Diarrhoea kills 26 Congolese refugees in Uganda, infects hundreds: UN

Twenty-six refugees from the Democratic Republic of Congo have died in a camp in Uganda from acute diarrhoea, and hundreds more cases have been registered, an official from the United Nations refugee agency UNHCR said on Thursday.

By :  migrator
Update: 2018-02-22 16:12 GMT
Congolese family, who migrated from Democratic Republic of Congo by fleeing on a boat

The East African country’s refugee population has risen sharply recently as people flood in from eastern Congo, where resurgent ethnic and inter-communal violence has uprooted hundreds of thousands.

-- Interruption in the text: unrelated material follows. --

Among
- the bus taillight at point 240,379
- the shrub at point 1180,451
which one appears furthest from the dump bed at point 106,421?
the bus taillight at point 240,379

Duniya Aslam Khan, spokeswoman for the UNHCR in Uganda, said health workers from the World Health Organisation, U.N. children’s fund UNICEF and Medicines Sans Frontieres had identified “acute watery diarrhoea” in camps in western Uganda.

She said the condition had already killed 26 refugees from Feb. 15 to 19, while 424 cases were being treated.

The diarrhoea “has been brought from across the border,” she said, referring to eastern Congo.

More than 4.4 million people have been displaced in Congo, in part aggravated by a political crisis sparked by President Joseph Kabila’s refusal to step down at the end of his mandate in 2016.

UNHCR says that so far, this year, more than 42,000 have already arrived, bringing the total number of Congolese refugees in Uganda to a quarter of a million.

Prospects of fresh aid for refugees in Uganda have been dimmed after allegations that officials had likely inflated numbers to steal relief funds. Other charges include bribery, logistics fraud and trafficking of refugee girls.

The country says it has a total refugee population of about 1.4 million, more than a million of whom have fled from South Sudan’s four-year civil war.

Investigations by both the Ugandan government, the UN and the European Union are under way to verify the charges, and UNHCR has said its donors have told them they will withhold funding until the refugee numbers are verified.

“Our resources are stretched to the limit,” Duniya said, adding they needed new funds to de-congest existing settlements stretched by the Congolese influx.